# START OF Records supplied

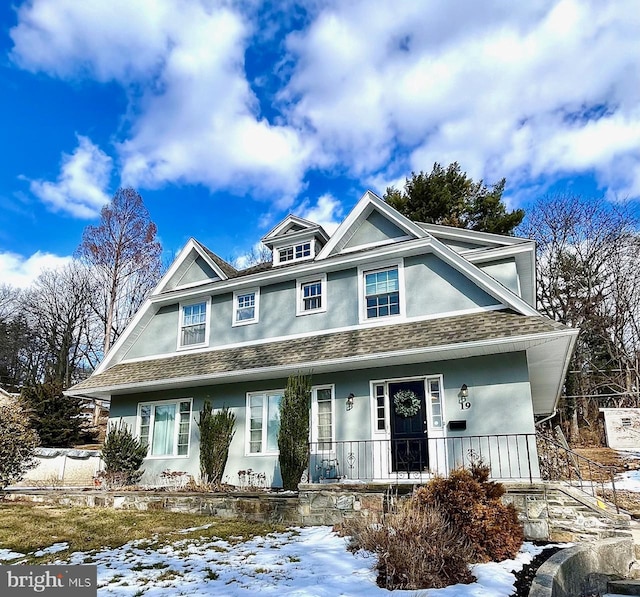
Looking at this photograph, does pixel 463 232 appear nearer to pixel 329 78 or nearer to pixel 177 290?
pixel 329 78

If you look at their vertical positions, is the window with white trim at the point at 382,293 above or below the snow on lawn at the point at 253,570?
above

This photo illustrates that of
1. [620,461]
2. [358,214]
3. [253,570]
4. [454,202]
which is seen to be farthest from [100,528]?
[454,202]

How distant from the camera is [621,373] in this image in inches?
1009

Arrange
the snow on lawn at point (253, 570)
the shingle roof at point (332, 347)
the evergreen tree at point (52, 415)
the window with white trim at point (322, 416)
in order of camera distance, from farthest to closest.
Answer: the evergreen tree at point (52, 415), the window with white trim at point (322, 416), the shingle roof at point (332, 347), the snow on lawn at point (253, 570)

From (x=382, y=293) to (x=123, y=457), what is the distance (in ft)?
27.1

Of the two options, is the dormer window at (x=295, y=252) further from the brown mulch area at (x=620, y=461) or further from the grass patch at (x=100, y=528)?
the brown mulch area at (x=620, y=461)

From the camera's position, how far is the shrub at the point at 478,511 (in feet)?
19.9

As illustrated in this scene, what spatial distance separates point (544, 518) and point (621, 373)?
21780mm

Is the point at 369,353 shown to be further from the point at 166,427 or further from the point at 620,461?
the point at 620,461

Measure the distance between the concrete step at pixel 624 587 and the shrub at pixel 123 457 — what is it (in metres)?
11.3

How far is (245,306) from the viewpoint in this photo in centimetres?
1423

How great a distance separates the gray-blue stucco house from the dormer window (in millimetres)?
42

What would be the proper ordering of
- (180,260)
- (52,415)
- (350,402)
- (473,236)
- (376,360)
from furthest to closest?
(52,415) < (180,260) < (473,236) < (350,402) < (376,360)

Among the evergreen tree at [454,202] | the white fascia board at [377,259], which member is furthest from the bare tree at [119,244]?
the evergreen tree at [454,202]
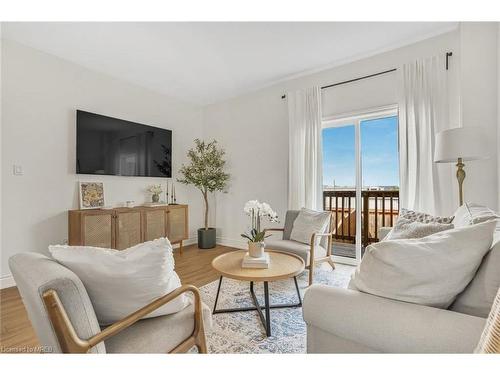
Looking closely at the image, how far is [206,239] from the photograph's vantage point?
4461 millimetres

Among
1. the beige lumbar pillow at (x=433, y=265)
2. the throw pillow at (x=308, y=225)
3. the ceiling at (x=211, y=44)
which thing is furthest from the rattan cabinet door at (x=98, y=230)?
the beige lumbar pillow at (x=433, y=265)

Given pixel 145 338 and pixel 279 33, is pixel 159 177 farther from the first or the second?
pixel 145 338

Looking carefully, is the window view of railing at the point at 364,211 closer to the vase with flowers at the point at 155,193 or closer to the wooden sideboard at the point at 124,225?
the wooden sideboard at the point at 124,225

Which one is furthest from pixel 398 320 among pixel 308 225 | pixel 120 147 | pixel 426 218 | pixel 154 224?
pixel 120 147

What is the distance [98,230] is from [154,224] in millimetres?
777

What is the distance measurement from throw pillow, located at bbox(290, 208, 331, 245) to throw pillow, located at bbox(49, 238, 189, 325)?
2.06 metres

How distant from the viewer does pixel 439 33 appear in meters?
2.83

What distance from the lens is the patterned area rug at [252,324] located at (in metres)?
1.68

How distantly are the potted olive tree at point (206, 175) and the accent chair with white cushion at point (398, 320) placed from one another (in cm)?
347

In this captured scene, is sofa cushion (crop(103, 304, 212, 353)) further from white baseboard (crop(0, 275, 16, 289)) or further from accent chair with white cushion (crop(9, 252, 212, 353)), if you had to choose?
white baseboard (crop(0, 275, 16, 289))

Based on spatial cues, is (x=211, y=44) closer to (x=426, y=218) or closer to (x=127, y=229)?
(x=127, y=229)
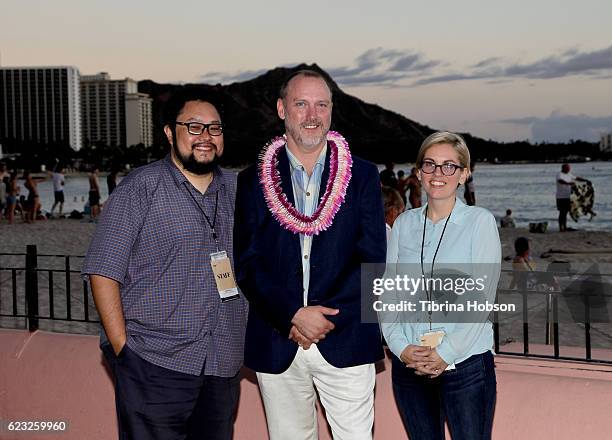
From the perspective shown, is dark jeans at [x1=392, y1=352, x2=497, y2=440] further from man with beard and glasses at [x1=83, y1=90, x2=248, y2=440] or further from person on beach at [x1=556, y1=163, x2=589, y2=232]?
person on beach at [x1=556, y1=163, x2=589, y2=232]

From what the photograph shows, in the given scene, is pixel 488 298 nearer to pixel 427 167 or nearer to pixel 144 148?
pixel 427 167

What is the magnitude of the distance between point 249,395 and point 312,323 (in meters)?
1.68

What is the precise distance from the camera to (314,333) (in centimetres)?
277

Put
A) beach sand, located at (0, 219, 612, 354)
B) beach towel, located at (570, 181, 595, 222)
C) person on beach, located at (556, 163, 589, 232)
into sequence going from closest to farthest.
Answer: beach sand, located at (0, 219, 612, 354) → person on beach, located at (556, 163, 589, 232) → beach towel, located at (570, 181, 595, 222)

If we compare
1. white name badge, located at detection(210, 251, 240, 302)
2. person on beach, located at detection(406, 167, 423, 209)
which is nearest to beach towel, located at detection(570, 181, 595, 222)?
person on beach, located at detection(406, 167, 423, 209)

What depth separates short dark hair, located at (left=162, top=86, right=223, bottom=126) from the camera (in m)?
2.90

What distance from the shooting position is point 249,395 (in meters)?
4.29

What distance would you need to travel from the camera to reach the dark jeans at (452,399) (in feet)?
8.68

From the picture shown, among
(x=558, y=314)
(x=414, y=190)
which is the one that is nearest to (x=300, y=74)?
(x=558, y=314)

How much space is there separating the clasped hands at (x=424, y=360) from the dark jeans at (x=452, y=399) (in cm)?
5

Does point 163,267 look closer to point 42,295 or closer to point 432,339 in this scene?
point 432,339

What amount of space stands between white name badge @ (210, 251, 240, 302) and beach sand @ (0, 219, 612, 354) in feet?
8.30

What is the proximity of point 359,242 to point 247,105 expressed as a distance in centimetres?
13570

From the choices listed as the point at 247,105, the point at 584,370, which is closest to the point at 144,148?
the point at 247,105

# END OF Records supplied

(Instruction) Format every line of the material above as a JSON list of strings, one string per line, with blank lines omitted. Leave the pictures out of the list.

(Answer)
[
  "Looking at this photograph, does pixel 463 232 appear nearer to pixel 329 78 or nearer to pixel 177 290?",
  "pixel 329 78",
  "If you look at their vertical positions, is the window with white trim at the point at 382,293 above or below the snow on lawn at the point at 253,570?",
  "above",
  "This photo illustrates that of",
  "1. [620,461]",
  "2. [358,214]",
  "3. [253,570]",
  "4. [454,202]",
  "which is seen to be farthest from [100,528]?",
  "[454,202]",
  "How distant from the camera is [621,373] in this image in inches?",
  "1009",
  "Arrange",
  "the snow on lawn at point (253, 570)",
  "the shingle roof at point (332, 347)",
  "the evergreen tree at point (52, 415)",
  "the window with white trim at point (322, 416)",
  "in order of camera distance, from farthest to closest.",
  "Answer: the evergreen tree at point (52, 415), the window with white trim at point (322, 416), the shingle roof at point (332, 347), the snow on lawn at point (253, 570)",
  "From (x=382, y=293) to (x=123, y=457), what is the distance (in ft)?",
  "27.1",
  "Of the two options, is the dormer window at (x=295, y=252) further from the brown mulch area at (x=620, y=461) or further from the grass patch at (x=100, y=528)?",
  "the brown mulch area at (x=620, y=461)",
  "From the camera's position, how far is the shrub at the point at 478,511 (in feet)?",
  "19.9",
  "As illustrated in this scene, what spatial distance separates point (544, 518) and point (621, 373)?",
  "21780mm",
  "Is the point at 369,353 shown to be further from the point at 166,427 or further from the point at 620,461?",
  "the point at 620,461",
  "Measure the distance between the concrete step at pixel 624 587 and the shrub at pixel 123 457 — what is it (in metres)?",
  "11.3",
  "How far is (245,306) from the viewpoint in this photo in centimetres?",
  "1423",
  "How great a distance separates the gray-blue stucco house from the dormer window (in millimetres)?",
  "42",
  "What would be the proper ordering of",
  "- (180,260)",
  "- (52,415)",
  "- (350,402)",
  "- (473,236)",
  "- (376,360)",
  "from furthest to closest?",
  "(52,415) < (180,260) < (473,236) < (350,402) < (376,360)",
  "Among the evergreen tree at [454,202] | the white fascia board at [377,259], which member is furthest from the bare tree at [119,244]?",
  "the evergreen tree at [454,202]",
  "Looking closely at the image, how far is [206,239] from the photograph's vantage point?",
  "4461 millimetres",
  "Among",
  "1. the beige lumbar pillow at (x=433, y=265)",
  "2. the throw pillow at (x=308, y=225)",
  "3. the ceiling at (x=211, y=44)",
  "which thing is furthest from the rattan cabinet door at (x=98, y=230)?",
  "the beige lumbar pillow at (x=433, y=265)",
  "Given pixel 145 338 and pixel 279 33, is pixel 159 177 farther from the first or the second?",
  "pixel 145 338",
  "Looking carefully, is the window view of railing at the point at 364,211 closer to the vase with flowers at the point at 155,193 or closer to the wooden sideboard at the point at 124,225?",
  "the wooden sideboard at the point at 124,225",
  "Which one is furthest from pixel 398 320 among pixel 308 225 | pixel 120 147 | pixel 426 218 | pixel 154 224?",
  "pixel 120 147",
  "What is the distance [98,230] is from [154,224] in millimetres?",
  "777",
  "What is the distance measurement from throw pillow, located at bbox(290, 208, 331, 245) to throw pillow, located at bbox(49, 238, 189, 325)?",
  "2.06 metres",
  "How distant from the viewer does pixel 439 33 appear in meters?",
  "2.83",
  "What distance from the lens is the patterned area rug at [252,324] located at (in metres)?",
  "1.68",
  "How distantly are the potted olive tree at point (206, 175) and the accent chair with white cushion at point (398, 320) placed from one another (in cm)?",
  "347",
  "In this captured scene, is sofa cushion (crop(103, 304, 212, 353)) further from white baseboard (crop(0, 275, 16, 289)) or further from accent chair with white cushion (crop(9, 252, 212, 353)), if you had to choose?",
  "white baseboard (crop(0, 275, 16, 289))",
  "Based on spatial cues, is (x=211, y=44) closer to (x=426, y=218) or closer to (x=127, y=229)?",
  "(x=127, y=229)",
  "From the perspective shown, is dark jeans at [x1=392, y1=352, x2=497, y2=440] further from man with beard and glasses at [x1=83, y1=90, x2=248, y2=440] or further from person on beach at [x1=556, y1=163, x2=589, y2=232]?",
  "person on beach at [x1=556, y1=163, x2=589, y2=232]",
  "From what the photograph shows, in the given scene, is pixel 488 298 nearer to pixel 427 167 or nearer to pixel 144 148?",
  "pixel 427 167",
  "What is the magnitude of the distance between point 249,395 and point 312,323 (in meters)?",
  "1.68",
  "What is the precise distance from the camera to (314,333) (in centimetres)?",
  "277",
  "Put",
  "A) beach sand, located at (0, 219, 612, 354)",
  "B) beach towel, located at (570, 181, 595, 222)",
  "C) person on beach, located at (556, 163, 589, 232)",
  "into sequence going from closest to farthest.",
  "Answer: beach sand, located at (0, 219, 612, 354) → person on beach, located at (556, 163, 589, 232) → beach towel, located at (570, 181, 595, 222)",
  "If we compare",
  "1. white name badge, located at detection(210, 251, 240, 302)",
  "2. person on beach, located at detection(406, 167, 423, 209)",
  "which is nearest to beach towel, located at detection(570, 181, 595, 222)?",
  "person on beach, located at detection(406, 167, 423, 209)",
  "What depth separates short dark hair, located at (left=162, top=86, right=223, bottom=126) from the camera (in m)?",
  "2.90",
  "What distance from the shooting position is point 249,395 (in meters)?",
  "4.29",
  "What distance would you need to travel from the camera to reach the dark jeans at (452,399) (in feet)?",
  "8.68",
  "From the picture shown, among",
  "(x=558, y=314)",
  "(x=414, y=190)",
  "which is the one that is nearest to (x=300, y=74)?",
  "(x=558, y=314)",
  "How much space is there separating the clasped hands at (x=424, y=360) from the dark jeans at (x=452, y=399) (in cm)?",
  "5",
  "Does point 163,267 look closer to point 42,295 or closer to point 432,339 in this scene?",
  "point 432,339",
  "What amount of space stands between white name badge @ (210, 251, 240, 302) and beach sand @ (0, 219, 612, 354) in feet?",
  "8.30",
  "What is the proximity of point 359,242 to point 247,105 expressed as a distance in centimetres?",
  "13570",
  "From the choices listed as the point at 247,105, the point at 584,370, which is closest to the point at 144,148?",
  "the point at 247,105"
]